Walmart, Albertsons, Hy-Vee, and More Roll Out "Dark Stores"
- by Kayla Webb
UNITED STATES - The year is 2019. In a nondescript back alley, a group of cloaked figures stand in a circle. They are retail representatives convening to discuss the latest fad in grocery retail: dark stores. You might be wondering: Why must they meet in such a drab place? My question in response is: Where else would you meet to discuss dark stores?
Contrary to the image I’ve just conjured, dark stores aren’t actually that… “dark.” Instead, the term has been selected to describe the latest store format charting high with retailers of all shapes and sizes. Unlike the name suggests, dark stores have only been deemed such because there’s no shoppers perusing their wares. Instead, retailers like Walmart, Albertsons, Hy-Vee, Stop & Shop, Meijer, and more are using the dark stores to support their online grocery operations efficiently. As a result, dark stores—which typically resemble mini warehouses—tend to be fully automated and chock full of technology and innovations designed to make online grocery delivery as convenient as possible for all involved.
“Micro-fulfillment helps retailers solve the labor and last-mile costs conundrum,” wrote Christopher Mandeville, Analyst at Jefferies, in a research report. According to CNN, Mandeville also noted that the cost of delivering groceries from central warehouses (a.k.a. the old fashion way) is usually two times higher than using micro-fulfillment stores or dark stores.
Specifcially, CNN cites Walmart as an example, who has trained over 30,000 workers to complete online grocery orders. Rather than optimizing their services, Walmart found that the influx of employees (including those from delivery services like Instacart and Peapod) in combination with consumer shoppers crowded store aisles during peak shopping periods.
As a result, Walmart opened Walmart Pickup Point, a 40,000-square-foot warehouse that resembles a ’50s diner—shoppers drive up to a spot and have their groceries delivered straight to their car. Walmart is also testing an autonomous shopping cart that literally shops for groceries on its own before depositing them with a Walmart worker who then prepares the order for consumer pick-up—a prototype that could be where Sobeys is planning to take its own recently unveiled autonomous grocery cart.

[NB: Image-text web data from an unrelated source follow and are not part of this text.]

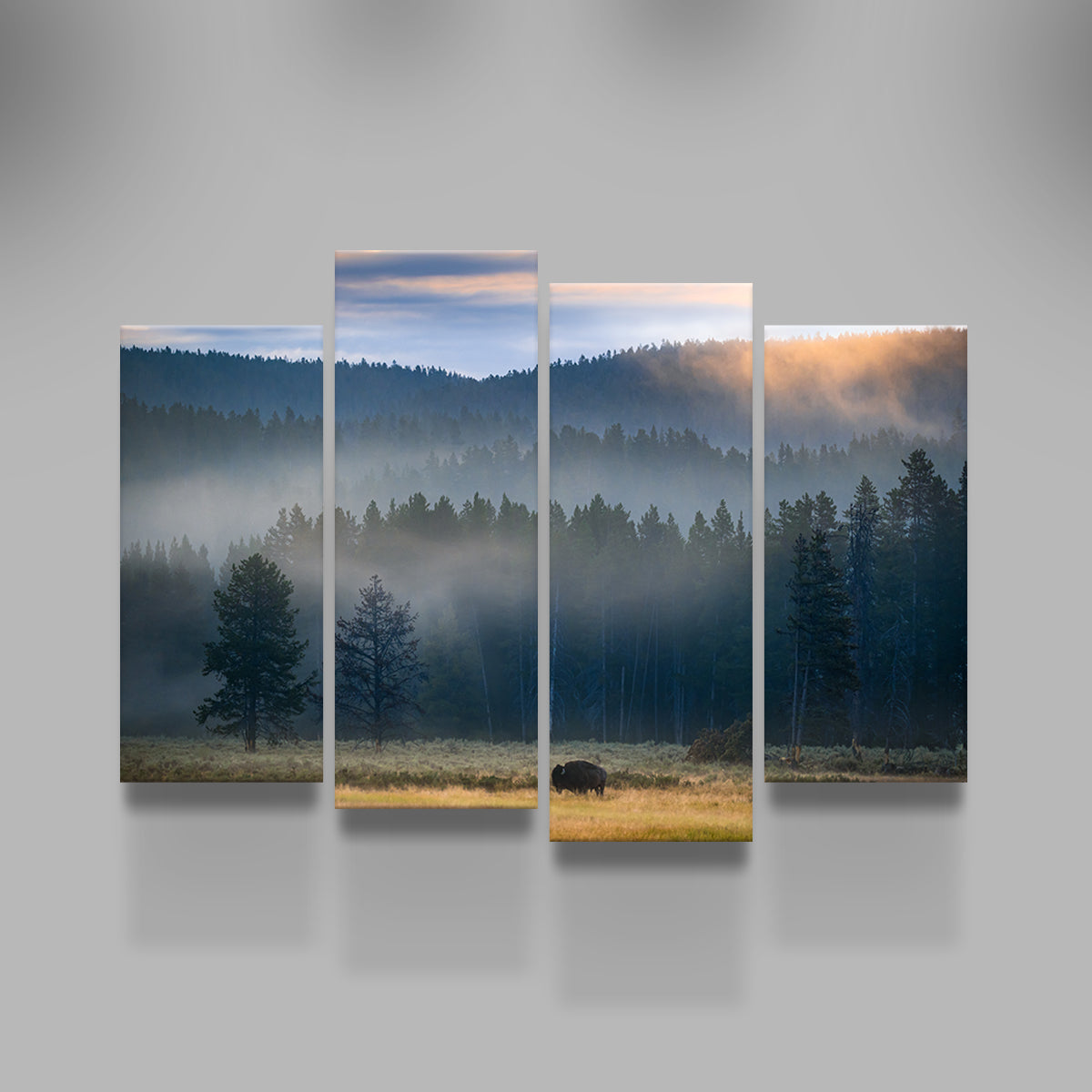 Yellowstone at Dawn Wall Art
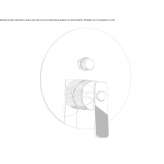 Concealed shower faucet with a switch Karsdorf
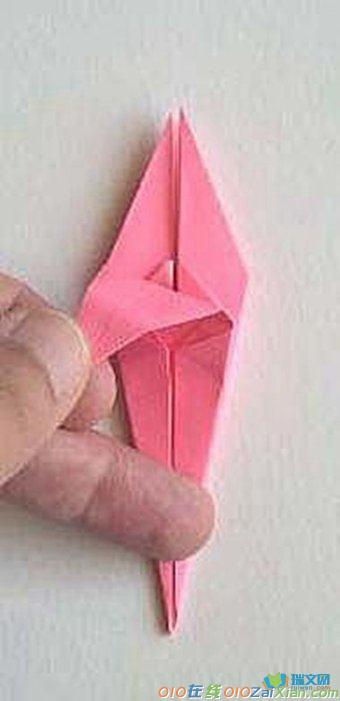 百合花折纸教程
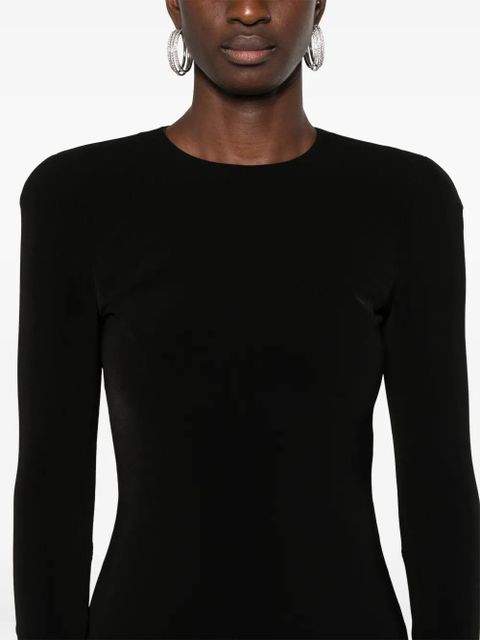 Balenciaga long-sleeve midi dress - Black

Similar to Walmart, Albertsons is also testing robots to assemble grocery orders on their own at micro-fulfillment centers fully dedicated to online grocery deliveries and pickups. Already, the robots are being celebrated for speeding up the process.
At the backs of its stores, Stop & Shop is trialing Albertsons’ dark store method with its own 12,000-square-foot, fully automated fulfillment centers. Meijer is also following suit with its own micro-fulfillment warehouses, maximizing space in its brick-and-mortar stores.
Hy-Vee, on the hand, ditched the attachment aspect of Albertsons’ and Stop & Shops’ dark stores and instead is trialing locations that resemble regular grocery stores except for their lack of signs (spooky!). The stores are then used like any other fulfillment center, filling shoppers online orders and saving space in the retailer’s traditional supermarkets.
Will dark stores soon become less of a fad and more of a regular part of everyday grocery life? ANUK is thinking yes, but we'll keep following our leads in the meantime.